_PROBLEM STATEMENT_: Count the lines in the records below that contain the string "comparing". Reply with the number alone.

[Spatial reasoning dataset excerpts]

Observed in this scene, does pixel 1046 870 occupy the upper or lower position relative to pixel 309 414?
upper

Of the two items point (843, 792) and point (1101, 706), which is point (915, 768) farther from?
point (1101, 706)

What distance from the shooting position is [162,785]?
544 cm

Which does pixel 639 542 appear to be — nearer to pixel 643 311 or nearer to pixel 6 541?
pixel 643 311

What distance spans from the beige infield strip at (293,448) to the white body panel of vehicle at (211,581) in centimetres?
* * *
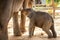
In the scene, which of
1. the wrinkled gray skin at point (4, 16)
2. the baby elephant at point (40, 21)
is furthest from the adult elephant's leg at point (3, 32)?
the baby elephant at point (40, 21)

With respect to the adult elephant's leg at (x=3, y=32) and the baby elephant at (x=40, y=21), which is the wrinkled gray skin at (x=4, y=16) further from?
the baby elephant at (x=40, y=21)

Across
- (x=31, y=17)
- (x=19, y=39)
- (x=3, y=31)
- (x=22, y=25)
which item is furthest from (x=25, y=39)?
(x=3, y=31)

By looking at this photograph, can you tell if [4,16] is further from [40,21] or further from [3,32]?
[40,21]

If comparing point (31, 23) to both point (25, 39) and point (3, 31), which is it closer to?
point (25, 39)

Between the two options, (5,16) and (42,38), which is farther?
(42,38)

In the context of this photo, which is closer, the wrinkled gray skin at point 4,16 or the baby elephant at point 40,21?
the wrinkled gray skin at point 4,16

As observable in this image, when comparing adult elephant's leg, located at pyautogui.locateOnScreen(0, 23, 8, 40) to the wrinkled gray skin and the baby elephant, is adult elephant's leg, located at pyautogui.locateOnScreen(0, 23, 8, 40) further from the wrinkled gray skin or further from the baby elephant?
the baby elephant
...
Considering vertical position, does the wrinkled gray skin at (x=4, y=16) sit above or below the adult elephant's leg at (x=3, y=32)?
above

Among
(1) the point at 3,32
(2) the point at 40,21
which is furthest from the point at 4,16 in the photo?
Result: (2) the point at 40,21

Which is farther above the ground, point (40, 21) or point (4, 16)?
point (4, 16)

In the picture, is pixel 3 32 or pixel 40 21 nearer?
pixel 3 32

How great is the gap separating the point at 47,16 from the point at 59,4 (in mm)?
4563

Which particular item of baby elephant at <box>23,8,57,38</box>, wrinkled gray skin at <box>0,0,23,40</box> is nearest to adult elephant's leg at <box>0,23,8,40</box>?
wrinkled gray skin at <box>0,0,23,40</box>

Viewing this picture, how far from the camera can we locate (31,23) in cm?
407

_TASK SOLUTION_: 2